Anyway. It’s actually worse here in the States mate. Cunts.
skenz · March 27, 2007 at 4:50 am
Hey, at least you can get through to your insurance company! I’ve been trying to talk to my insurance company for two months, and I haven’t talked to anyone yet. My accident was in August, for Chrissakes!
Mark · March 31, 2007 at 7:59 pm
Hi, Just a random visitor.
Its the policy you had, if you’d paid for a fully covered policy (Medical History Disregarded) then you might have been covered.

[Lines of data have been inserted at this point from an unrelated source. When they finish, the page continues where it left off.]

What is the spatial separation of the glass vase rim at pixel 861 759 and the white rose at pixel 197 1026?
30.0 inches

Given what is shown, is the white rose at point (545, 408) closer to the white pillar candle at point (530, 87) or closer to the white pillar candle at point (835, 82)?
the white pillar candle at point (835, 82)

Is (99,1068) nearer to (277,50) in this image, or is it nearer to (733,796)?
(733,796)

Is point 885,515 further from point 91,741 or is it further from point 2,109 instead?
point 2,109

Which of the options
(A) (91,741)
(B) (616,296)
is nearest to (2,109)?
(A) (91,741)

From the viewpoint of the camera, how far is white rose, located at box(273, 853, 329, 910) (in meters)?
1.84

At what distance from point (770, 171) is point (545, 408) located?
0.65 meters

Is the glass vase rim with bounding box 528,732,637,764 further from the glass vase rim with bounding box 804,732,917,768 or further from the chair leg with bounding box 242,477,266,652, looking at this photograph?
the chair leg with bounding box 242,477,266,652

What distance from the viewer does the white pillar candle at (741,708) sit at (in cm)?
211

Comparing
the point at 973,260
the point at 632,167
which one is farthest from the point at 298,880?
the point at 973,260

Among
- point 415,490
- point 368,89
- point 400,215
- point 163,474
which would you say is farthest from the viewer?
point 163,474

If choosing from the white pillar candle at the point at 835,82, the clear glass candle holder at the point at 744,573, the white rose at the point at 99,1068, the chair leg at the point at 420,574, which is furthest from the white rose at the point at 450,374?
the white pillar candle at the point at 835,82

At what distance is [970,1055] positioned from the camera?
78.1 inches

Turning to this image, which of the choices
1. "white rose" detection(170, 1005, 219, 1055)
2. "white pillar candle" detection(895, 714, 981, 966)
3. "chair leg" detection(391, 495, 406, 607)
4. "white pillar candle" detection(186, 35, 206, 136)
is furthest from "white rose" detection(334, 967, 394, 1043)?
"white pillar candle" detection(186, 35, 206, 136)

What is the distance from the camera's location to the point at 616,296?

Did you enjoy the new hold music?
CheshireCat · April 1, 2007 at 6:08 pm
I agree totally that BUPA are a bunch of lying bastards. My dad has been paying into BUPA via a comapny health scheme for over 30 years, and when he retired he continued to pay in. 3 weeks ago he lost the use of his legs suddenly. It was a case of 999 and into hospital (for the very first time in his life at the age of 72!). It took the NHS a week to give him an MRI scan, from which they diagnosed a narrowing of the spinal canal. Three days later they changed their minds and diagnosed tumours on his spine, probably secondary from prostate cancer! Not good. The NHS were excellent and gave him immediate Radiotherapy and hormone treatment. He then was told he would need some extensive physio to get back on his feet. At this point I called BUPA where a nice chap called Richard said it was covered and we just needed to speak to the consultant to get a referral. The consultant was on holiday and after speaking to a variety of people at BUPA (Alan Lacy x7891, Donna, Louise x4135 and finally Matt x7680 who were all very nice, all said dad was covered but they couldn’t do anything without a referral). After asking doctor after doctor I managed to get in contact with a consultant who phoned the BUPA Provider Services…..who then came back to me and told me that my Dad was not covered! He also said BUPA were going to call me to explain. That was Friday, and 2 days later, not contact from BUPA! WANKERS!!